Dans ce récit haletant, tout est vrai : la solitude, la force d'âme, le goût un peu âcre de la vérité. Tour à tour enquêtrice, conseillère, amie, amoureuse et femme libre, Caroline Fourest raconte à la fois ses doutes, leurs combats et leur romance. Et pour la première fois, se livre.

Fantaisie-sarabande

Fantaisie-sarabande
Marienské Héléna
Ed. Flammarion

Peut-on supporter d'un mari avare et volage qu'il vous empoisonne la vie ? Non : on le tue.

Peut-on, lorsqu'on est belle à se damner, supporter de vivre au sein d'une famille de nazillons misérable et malodorante dans les friches de la Lorraine ? Non : on profite de sa beauté pour s'en sortir.

Angèle la meurtrière, Annabelle la prostituée de luxe ont dit non.

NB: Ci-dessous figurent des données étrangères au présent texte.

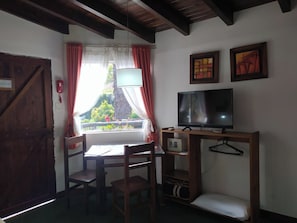 Una habitación con escritorio de madera, televisor sobre un mueble bajo, ventana con cortinas y una puerta.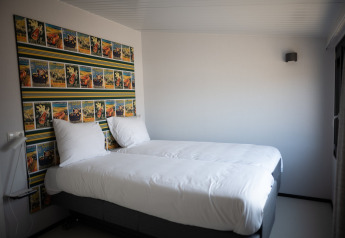 Schlafzimmer in Sea Lodges Zandvoort 1 in den Niederlanden mit zwei Betten und farbenreicher Tapete.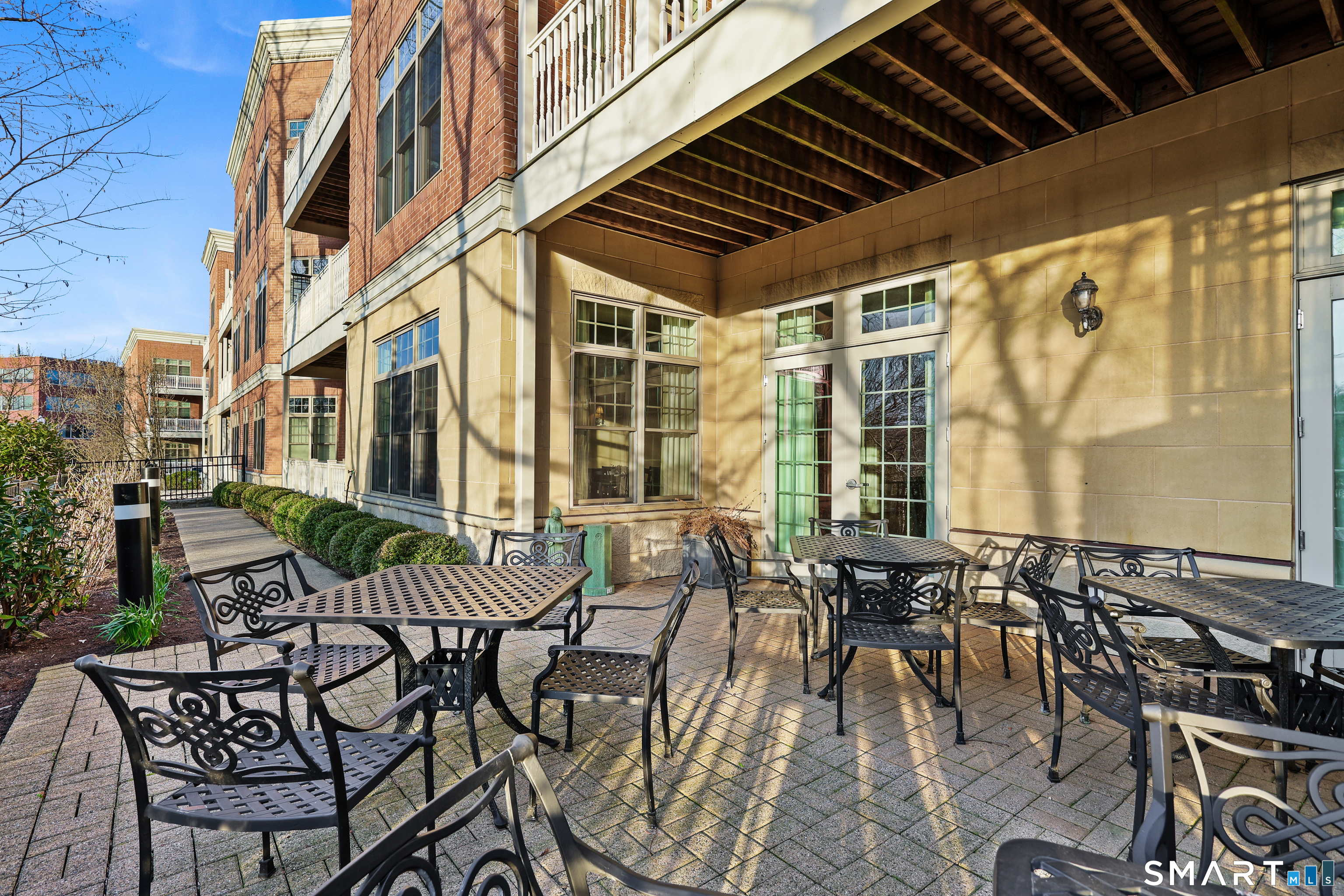 50 Stone Ridge Way, Unit 2A Fairfield, CT 06824 - Photo 30 of 36 a view of a patio with table and chairs and potted plants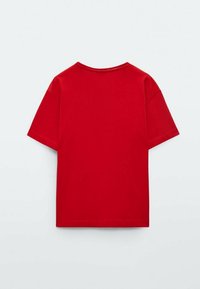 T-shirt rouge à manches courtes en coton. Design simple avec un col rond et un ourlet droit. Texture lisse, sans motifs ni accents visibles.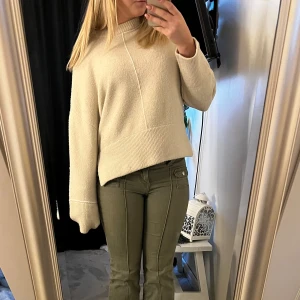 Beige stickad tröja från Zara  - Mysig beige stickad tröja med hög hals och breda ribbade muddar. Tröjan har en slits på båda sidorna av kanten precis vid höften och en dekorativ söm framtill. Tröjan är mjuk och härlig i storlek S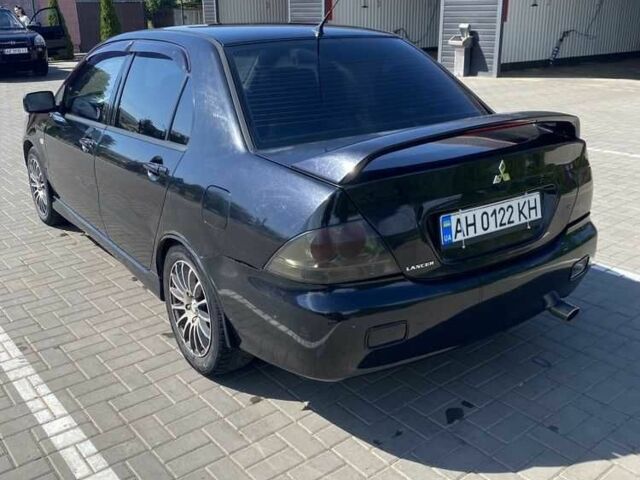 Чорний Міцубісі Lancer, об'ємом двигуна 2 л та пробігом 290 тис. км за 5550 $, фото 2 на Automoto.ua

Elles se rencontrent : coup de foudre. Elles disent alors oui, oui à l'amour, la déraison, la passion. Oui, la femme est clairement l'avenir de la femme.

Si ce n'est qu'un flic enquête sur le meurtre du mari d'Angèle...

Une comédie réjouissante qui mêle fantaisie policière, romance et pornographie débridée.